There are several diseases and disorders that, a priori, we tend not to associate with the animal world. However, nothing is further from reality: an example is represented by diabetes in dogs. When it comes to feeding a diabetic dog there are some rules to follow if we want to make sure that our pet can live with his disease in the best possible way.
Diabetic dog: how to diagnose
Just like humans, canine diabetes is due to a defect in insulin production. This hormone is responsible for ensuring that glucose (the main source of energy for cells) is transported and processed in the correct way.
Whether it is because the body is unable to synthesize insulin, or because it cannot use it, the direct consequence of this is a build-up of glucose in the bloodstream. This phenomenon causes the cells not to have enough energy to perform their tasks , in addition to raising the level of sugar in the blood above normal levels.
Middle-aged or older dogs are those with a greater predisposition to suffer from diabetes . Additionally, there are some breeds that exhibit a greater propensity than others. In any case, the symptoms are the same:
- Our dog drinks water very often and, consequently, urinates very frequently.
- Has an increase in appetite.
- He looks tired and drowsy.
If your veterinarian has confirmed the diagnosis of diabetes in your pet, he will certainly provide you with some dietary rules that you will need to introduce into his daily diet.
Presence of fiber in the diet of a diabetic dog
One of the components that must be part of a diabetic dog’s diet is fiber. This component, when taken in large quantities, acts as a “brake”, preventing glucose levels from rising upwards during the process of breaking down carbon hydrates .
Among the foods that have a high content of dietary fiber , we find cereals (rice, wheat or oats) and soy. However, excess fiber can cause intestinal problems for our pet and, consequently, moderate consumption is recommended.
If the vet deems it convenient, we can supplement this high-fiber diet with the intake of vitamins B-6, E and C : in fact, they too help to keep glucose levels under control.
Foods that must be avoided
Among the foods that must disappear (or reduce in their proportions) from the diet of the diabetic dog, there are those that contain easily assimilable carbon hydrates and sugars. These types of compounds are present in some food colors and quickly turn into glucose, which will continue to build up.

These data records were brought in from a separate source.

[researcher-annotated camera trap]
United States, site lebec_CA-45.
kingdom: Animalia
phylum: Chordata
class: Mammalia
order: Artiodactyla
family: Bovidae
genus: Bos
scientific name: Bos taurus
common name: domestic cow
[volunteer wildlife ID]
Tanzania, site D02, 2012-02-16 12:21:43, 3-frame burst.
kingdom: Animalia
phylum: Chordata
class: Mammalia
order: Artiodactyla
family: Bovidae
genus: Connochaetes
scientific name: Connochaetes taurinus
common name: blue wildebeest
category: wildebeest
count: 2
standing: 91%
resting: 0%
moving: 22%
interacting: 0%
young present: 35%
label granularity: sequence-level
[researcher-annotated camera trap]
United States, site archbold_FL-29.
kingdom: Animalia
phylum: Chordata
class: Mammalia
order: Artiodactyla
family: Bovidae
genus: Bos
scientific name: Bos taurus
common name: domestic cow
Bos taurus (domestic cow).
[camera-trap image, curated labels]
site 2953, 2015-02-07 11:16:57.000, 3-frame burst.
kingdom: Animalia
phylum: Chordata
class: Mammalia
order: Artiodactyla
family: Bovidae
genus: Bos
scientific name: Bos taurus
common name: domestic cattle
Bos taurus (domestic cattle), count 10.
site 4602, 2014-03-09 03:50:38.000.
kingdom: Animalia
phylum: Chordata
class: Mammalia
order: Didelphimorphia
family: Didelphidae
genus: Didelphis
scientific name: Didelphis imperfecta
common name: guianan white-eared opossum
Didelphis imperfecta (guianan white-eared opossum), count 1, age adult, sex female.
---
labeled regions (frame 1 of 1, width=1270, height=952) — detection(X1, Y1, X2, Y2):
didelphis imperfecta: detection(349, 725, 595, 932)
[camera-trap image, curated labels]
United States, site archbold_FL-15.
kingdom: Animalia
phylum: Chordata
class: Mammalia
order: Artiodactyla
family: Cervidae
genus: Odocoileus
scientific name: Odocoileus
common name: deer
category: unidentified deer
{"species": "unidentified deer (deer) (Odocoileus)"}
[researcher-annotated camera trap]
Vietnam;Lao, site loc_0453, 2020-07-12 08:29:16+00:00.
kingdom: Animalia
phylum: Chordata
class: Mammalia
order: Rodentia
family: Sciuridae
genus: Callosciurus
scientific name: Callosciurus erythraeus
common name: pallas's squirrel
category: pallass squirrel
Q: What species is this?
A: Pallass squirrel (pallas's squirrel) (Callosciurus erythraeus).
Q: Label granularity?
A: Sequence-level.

If you plan on rewarding your dog with a snack, first make sure it does not contain this type of sugar. In addition, you must also pay attention to the fruits, because some contain large amounts of fructose , another type of easily assimilated sugar.
Some useful tips
When we talk about diet, we are not referring exclusively to its content. In the case of diabetic dogs, “when” and “how much” are also important. A good choice is to divide our pet’s daily diet into smaller rations and to always respect a certain time.
This will make digestion easier for the dog, helping the correct absorption of glucose. However, if you have any doubts about which diet to give your dog, you can also resort to feed specifically designed for diabetic animals.
Another aspect that marks a point in favor of your pet’s health is exercise, as long as it is constant and moderate. In this case, the exercise must always follow the same regularity as the feeding. In this way, physical activity will help ensure that glucose levels are always kept constant.